— Begin SOURCE DOCUMENT —

We will look at how that came to be, and what it enabled. The choice to keep it focused on carefully curated subsets of sprawling protocols like TLS was both a necessity, and its greatest value. We will explore how a focus on developer usability is important in ensuring the security of the ecosystem, and how that requires difficult targeting decisions.
We will talk about the challenges in maintaining it and keeping it secure, safe, useful and modern. In particular, we will see how security, scope and maintainer resources are on a balance, and what tools we can deploy to tip the scale.
What is the focus of your work today?
My main focus is ensuring the security of the Go language ecosystem. I am the primary security coordinator for the Go project and I maintain and own all the crypto libraries in the standard library and in the golang.org excrypto repository. Even when developing the crypto libraries the main focus is to keep the ecosystem secure. So the crypto libraries are a means to that end.
What's the motivation for the talk?
The crypto libraries are fairly unique in how they came to be. Most other crypto libraries went for completeness and maybe performance as their main goals. The crypto libraries were made originally by Adam Langley to be a subset of functionality that allows application developers to develop safe applications. That has a number of interesting consequences in terms of how they were developed, in terms of how they're maintained and in terms of how the Go system gets to use them. The talk will focus on that.
What makes the crypto TLS library so good?
That's very good to hear, of course. The language of course helps, Go does everything it can to be clear and it's a language optimized for readability. So of course when dealing with things like cryptography it's useful to have the language be as clear and as uncomplicated as possible because you already have enough complexity in the subject matter. On top of that it implements limited subsets of functionality to keep complexity down. It can focus on developing what is there more effectively. And it focuses on being safe to use and having safe APIs even internally so that even when developing the internals of the library you will find comments and documentation about how to use the internals. So, yes, primarily by keeping complexity down and by benefiting from the fact that the language helps. We've learned a lot from all the older libraries both in what to do and what not to do.
How do you choose the features not to implement?
That's the hardest part of my job. I tried to formulate that in terms of four priorities: security, safety, usefulness, and moderness. And they tried to keep them approximately in this order. First and foremost, things need to be secure. If I don't feel like we have the maintainer capacity to verify that an addition is secure and to keep it in time, that's just a first barrier to adding features. If a feature is not possible to expose in a safe way, it's something that is easily misused and hard to provide to application developers in such a way that it will not cause trouble. That's another barrier. And then it comes down to figuring out what's useful to the ecosystem and what's not. That indeed is the hardest part because of course anybody who needs a feature will find it useful. I often say that everybody wants their own proposal accepted and everybody else rejected because they do appreciate the lack of complexity and the fact that they don't have to twist 100 knobs to configure the libraries. I would conclude by saying that I think application developers appreciate the simplicity but at the same time of course sometimes they need to get something done that involves compatibility. The hardest choices are the ones that require making a tradeoff between adding complexity and supporting compatibility with other systems.
How would you describe the persona and the level of the target audience?
The target audience is any developer that has found themselves either in two positions: one that of maintaining a library where they had to control complexity and limit additions and be that annoying person that has to reject requests, or any developer who does or has used crypto libraries and understands more of what goes into the design of one, and anybody who has had negative or positive experiences using crypto APIs.
What do you want attendees to walk away from a talk with?
As we're talking about an understanding of what the philosophy of the Go crypto libraries is, an understanding of the fact that they can rely on the Go crypto libraries, but also I want to give them more visibility to the value of saying no in software development because it's easy to measure and we often celebrate complexity, but sometimes simplicity requires as much work but is much less visible and much less acknowledged.

— End SOURCE DOCUMENT —
— Begin RECORDS SUPPLIED —

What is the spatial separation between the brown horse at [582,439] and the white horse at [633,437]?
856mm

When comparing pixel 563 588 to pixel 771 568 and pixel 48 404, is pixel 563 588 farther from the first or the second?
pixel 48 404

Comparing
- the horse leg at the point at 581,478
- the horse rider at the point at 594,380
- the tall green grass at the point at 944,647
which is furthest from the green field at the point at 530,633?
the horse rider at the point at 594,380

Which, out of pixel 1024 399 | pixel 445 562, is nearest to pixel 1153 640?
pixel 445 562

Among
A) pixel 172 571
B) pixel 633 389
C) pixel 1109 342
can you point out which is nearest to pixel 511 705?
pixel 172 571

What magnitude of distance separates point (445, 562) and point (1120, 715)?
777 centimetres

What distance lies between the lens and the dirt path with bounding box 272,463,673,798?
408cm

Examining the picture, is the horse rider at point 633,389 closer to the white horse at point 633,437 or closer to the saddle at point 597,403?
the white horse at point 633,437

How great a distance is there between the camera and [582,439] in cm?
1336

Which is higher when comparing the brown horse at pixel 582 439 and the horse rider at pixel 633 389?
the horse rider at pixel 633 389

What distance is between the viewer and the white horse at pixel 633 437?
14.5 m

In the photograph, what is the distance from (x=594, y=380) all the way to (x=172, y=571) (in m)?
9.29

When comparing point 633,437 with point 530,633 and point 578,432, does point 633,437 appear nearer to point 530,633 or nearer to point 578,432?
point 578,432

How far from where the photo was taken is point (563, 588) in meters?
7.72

— End RECORDS SUPPLIED —

# WHAT YOU WILL DO:
(A) Transcribe the interview on the Go crypto libraries from "The crypto libraries are fairly" up to and including "focus on that.".
(B) What four priorities does the interview on the Go crypto libraries give for deciding which features not to implement?

# COMPLETE ANSWERS:
(A)
The crypto libraries are fairly unique in how they came to be. Most other crypto libraries went for completeness and maybe performance as their main goals. The crypto libraries were made originally by Adam Langley to be a subset of functionality that allows application developers to develop safe applications. That has a number of interesting consequences in terms of how they were developed, in terms of how they're maintained and in terms of how the Go system gets to use them. The talk will focus on that.

(B) Security, safety, usefulness, and moderness.